**Work instruction:**
All the entries need to be quoted exactly, apart from the pictures, which you should drop.

(Source records)
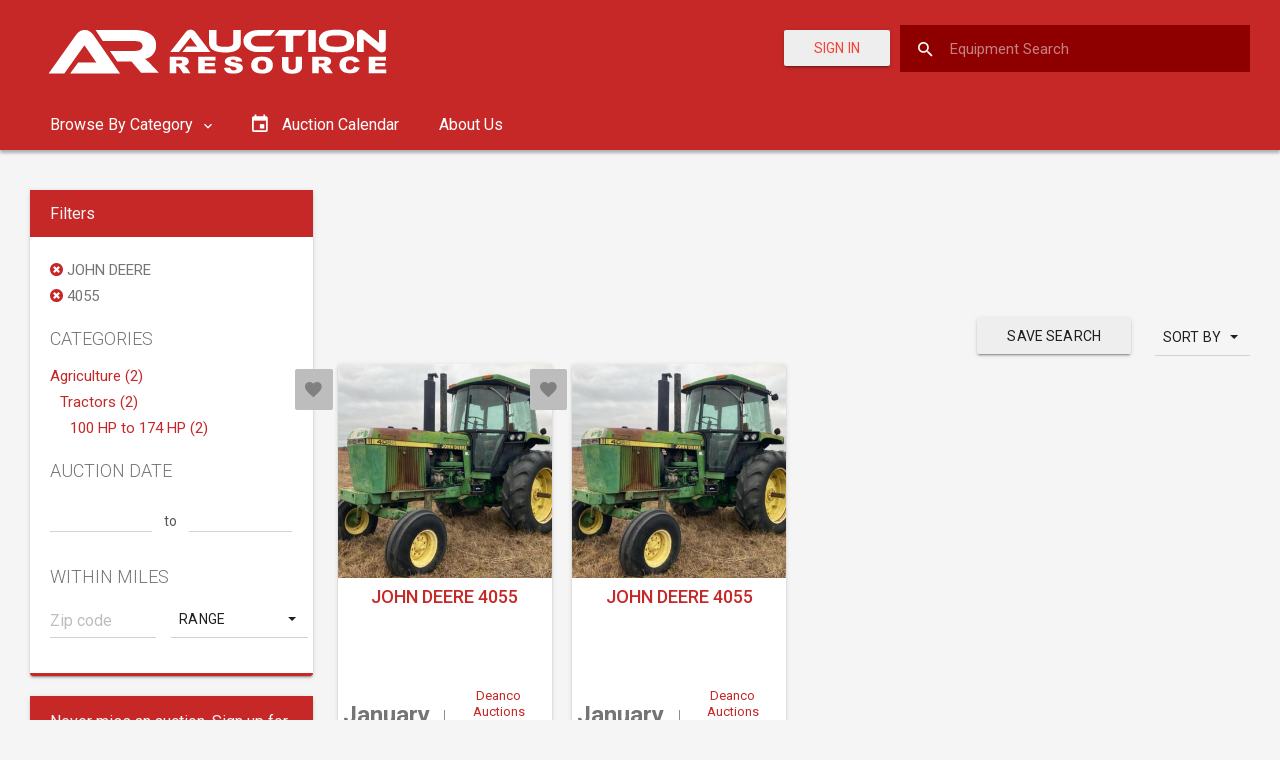

--- FILE ---
content_type: text/html; charset=utf-8
request_url: https://www.google.com/recaptcha/api2/aframe
body_size: -249
content:
<!DOCTYPE HTML><html><head><meta http-equiv="content-type" content="text/html; charset=UTF-8"></head><body><script nonce="e631uMSa9uz0YwgKKfKYig">/** Anti-fraud and anti-abuse applications only. See google.com/recaptcha */ try{var clients={'sodar':'https://pagead2.googlesyndication.com/pagead/sodar?'};window.addEventListener("message",function(a){try{if(a.source===window.parent){var b=JSON.parse(a.data);var c=clients[b['id']];if(c){var d=document.createElement('img');d.src=c+b['params']+'&rc='+(localStorage.getItem("rc::a")?sessionStorage.getItem("rc::b"):"");window.document.body.appendChild(d);sessionStorage.setItem("rc::e",parseInt(sessionStorage.getItem("rc::e")||0)+1);localStorage.setItem("rc::h",'1769283012434');}}}catch(b){}});window.parent.postMessage("_grecaptcha_ready", "*");}catch(b){}</script></body></html>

**Result for this exercise:**
--- FILE ---
content_type: text/html; charset=utf-8
request_url: https://www.google.com/recaptcha/api2/aframe
body_size: -249
content:
<!DOCTYPE HTML><html><head><meta http-equiv="content-type" content="text/html; charset=UTF-8"></head><body><script nonce="e631uMSa9uz0YwgKKfKYig">/** Anti-fraud and anti-abuse applications only. See google.com/recaptcha */ try{var clients={'sodar':'https://pagead2.googlesyndication.com/pagead/sodar?'};window.addEventListener("message",function(a){try{if(a.source===window.parent){var b=JSON.parse(a.data);var c=clients[b['id']];if(c){var d=document.createElement('img');d.src=c+b['params']+'&rc='+(localStorage.getItem("rc::a")?sessionStorage.getItem("rc::b"):"");window.document.body.appendChild(d);sessionStorage.setItem("rc::e",parseInt(sessionStorage.getItem("rc::e")||0)+1);localStorage.setItem("rc::h",'1769283012434');}}}catch(b){}});window.parent.postMessage("_grecaptcha_ready", "*");}catch(b){}</script></body></html>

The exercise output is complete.